But why? Why was ID4 THE movie to see that year?
Was it because of actor Will Smith? Maybe, but at the time Smith was more known as a guy on TV who in 1996 was just on the verge of becoming a world-wide mega-star.
Was it because the movie was the “hip” flick of the year? Again, maybe.
But a movie really can’t be “hip” until people see it. And everyone was excited and talking about ID4 for months before the release.
I think the reason ID4 was so big was because it was the first disaster movie to be released in the digital age.
Always before with disaster movies all the special effects were practical — done with models and other in-camera effects. But ID4 would be the first big-budget movie to use the then relatively new computer special effects to show all the damage and destruction that comes with a disaster flick on a grand scale. Even the best movies using practical special effects that try and show a huge expanse of disaster can come off looking cheap and cheesy. With those movies, wide vistas usually have to be done with large static matte paintings along with miniature models and various in-camera trickery.

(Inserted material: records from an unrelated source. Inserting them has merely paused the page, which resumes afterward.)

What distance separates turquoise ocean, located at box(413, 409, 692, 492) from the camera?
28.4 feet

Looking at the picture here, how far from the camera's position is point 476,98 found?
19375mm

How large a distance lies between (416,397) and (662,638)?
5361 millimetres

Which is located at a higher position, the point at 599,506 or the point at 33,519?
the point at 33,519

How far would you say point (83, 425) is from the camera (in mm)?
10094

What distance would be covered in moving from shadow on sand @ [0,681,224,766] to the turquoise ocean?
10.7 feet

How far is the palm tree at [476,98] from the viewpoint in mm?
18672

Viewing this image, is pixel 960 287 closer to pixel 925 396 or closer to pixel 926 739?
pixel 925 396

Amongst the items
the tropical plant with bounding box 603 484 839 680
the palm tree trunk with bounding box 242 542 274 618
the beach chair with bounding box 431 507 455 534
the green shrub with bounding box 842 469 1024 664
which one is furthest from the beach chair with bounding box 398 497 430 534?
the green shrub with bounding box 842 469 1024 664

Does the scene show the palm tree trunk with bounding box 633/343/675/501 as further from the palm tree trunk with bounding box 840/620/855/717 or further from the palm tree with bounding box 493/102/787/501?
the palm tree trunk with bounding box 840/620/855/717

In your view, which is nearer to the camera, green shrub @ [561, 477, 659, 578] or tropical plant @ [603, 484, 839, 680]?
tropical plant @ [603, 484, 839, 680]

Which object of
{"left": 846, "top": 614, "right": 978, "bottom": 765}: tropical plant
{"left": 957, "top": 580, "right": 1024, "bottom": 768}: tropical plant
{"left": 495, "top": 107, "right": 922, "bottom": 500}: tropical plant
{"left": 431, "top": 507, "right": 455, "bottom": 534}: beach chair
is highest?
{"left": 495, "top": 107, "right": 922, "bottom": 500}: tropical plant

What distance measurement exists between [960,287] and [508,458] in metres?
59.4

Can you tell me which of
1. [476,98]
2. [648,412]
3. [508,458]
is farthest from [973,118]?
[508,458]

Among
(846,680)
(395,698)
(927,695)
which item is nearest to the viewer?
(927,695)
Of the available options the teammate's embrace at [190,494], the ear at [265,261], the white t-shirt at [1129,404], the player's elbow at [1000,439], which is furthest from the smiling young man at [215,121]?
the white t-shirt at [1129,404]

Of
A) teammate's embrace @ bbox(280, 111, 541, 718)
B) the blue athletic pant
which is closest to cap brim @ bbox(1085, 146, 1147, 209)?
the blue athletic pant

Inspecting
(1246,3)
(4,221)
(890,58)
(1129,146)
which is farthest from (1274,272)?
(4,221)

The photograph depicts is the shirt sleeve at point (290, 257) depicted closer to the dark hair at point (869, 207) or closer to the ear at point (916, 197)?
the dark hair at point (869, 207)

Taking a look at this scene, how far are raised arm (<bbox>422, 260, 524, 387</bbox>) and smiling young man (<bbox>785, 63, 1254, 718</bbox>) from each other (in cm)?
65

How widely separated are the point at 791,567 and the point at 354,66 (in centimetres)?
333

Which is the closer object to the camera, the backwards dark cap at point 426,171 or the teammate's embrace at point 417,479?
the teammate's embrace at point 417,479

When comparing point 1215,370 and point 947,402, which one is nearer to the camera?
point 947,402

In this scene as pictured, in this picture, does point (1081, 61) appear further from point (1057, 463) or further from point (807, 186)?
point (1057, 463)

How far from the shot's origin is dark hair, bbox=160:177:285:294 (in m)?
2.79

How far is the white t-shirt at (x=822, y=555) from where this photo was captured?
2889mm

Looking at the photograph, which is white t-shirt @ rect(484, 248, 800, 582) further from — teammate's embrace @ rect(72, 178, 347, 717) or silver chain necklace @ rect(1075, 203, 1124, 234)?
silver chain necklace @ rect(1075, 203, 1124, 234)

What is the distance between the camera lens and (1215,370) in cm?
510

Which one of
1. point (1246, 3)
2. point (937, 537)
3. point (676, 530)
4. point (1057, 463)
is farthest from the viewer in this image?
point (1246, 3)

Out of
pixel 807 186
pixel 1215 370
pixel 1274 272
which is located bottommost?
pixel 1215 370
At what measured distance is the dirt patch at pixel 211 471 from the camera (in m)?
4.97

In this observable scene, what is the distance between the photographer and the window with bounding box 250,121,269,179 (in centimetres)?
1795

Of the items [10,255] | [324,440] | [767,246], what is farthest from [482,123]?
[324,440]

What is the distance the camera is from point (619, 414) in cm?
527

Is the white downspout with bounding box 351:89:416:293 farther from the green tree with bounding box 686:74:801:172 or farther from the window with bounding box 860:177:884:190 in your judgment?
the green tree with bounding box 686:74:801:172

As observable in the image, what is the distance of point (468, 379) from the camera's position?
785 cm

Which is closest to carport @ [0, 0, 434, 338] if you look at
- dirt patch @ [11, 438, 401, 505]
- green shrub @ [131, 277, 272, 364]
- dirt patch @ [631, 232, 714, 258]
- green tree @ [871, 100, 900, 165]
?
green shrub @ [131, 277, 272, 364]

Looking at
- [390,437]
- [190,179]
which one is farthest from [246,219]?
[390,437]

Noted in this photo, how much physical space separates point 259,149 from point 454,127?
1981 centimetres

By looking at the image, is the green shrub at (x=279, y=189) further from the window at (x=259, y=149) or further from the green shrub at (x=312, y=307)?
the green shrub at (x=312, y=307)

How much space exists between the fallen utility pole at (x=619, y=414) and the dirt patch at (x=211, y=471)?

And those are for the big budget movies. For the many large-scale disaster movies that didn’t have a decent budget things look much worse. Miniature buildings don’t look like real buildings. Cheap blue-screen backgrounds look like cheap blue-screen backgrounds. And, worst of all, good special effects shots get used over and over again or good special effects shots from other movies are recycled into the cruddy ones.
But most of these problems disappear in the digital realm. What’s very hard to do practically is relatively easy to do digitally. And that’s what I think we were looking forward to the most with ID4 the summer of 1996. We were finally going to see just what the end of the world might look like in all its realistic glory. Or at least as “realistic” as gigantic alien spaceships zapping major metropolitan areas can be.
When I saw ID4 I remember being particularly impressed. I adored the movie, how it kept me on the edge of my seat and I loved how everything looked. In fact, I remember buying the ID4 movie magazine that fall and taking it into a college computer art and design class and looking at the pictures with classmates trying to figure out how all the special effects were done.
Later on in 1996 when ID4 was being released on VHS the excitement over that movie coming out on home video was palpable too. I remember standing in the lobby of a OnCue and watching the VHS commercial/trailer for ID4 over and over and over again. I bought ID4 when it came out on VHS and even “upgraded” my purchase years later by buying a bootleg VHS director’s cut of the movie dubbed from Laserdisc.
The ID4 disaster flick was so successful that it would later spawn a flock of other disaster movies in the late 1990s as well. From Volcano and Dante’s Peak (both 1997) to Deep Impact and Armageddon (both 1998) no part of the Earth was safe from destruction. And even the creators of ID4 tried their hand at another disaster film a few years later with Godzilla also in 1998.
Looking back now I’d say that ID4 is an enjoyable movie with some problems. It’s not one of those films that stands up to multiple viewings. It’s fun the first time, but not so much later after the holes become apparent. I can only hope the Independence Day sequel, titled Independence Day: Resurgence, out almost exactly 20 years after the original is at least as fun as the first film.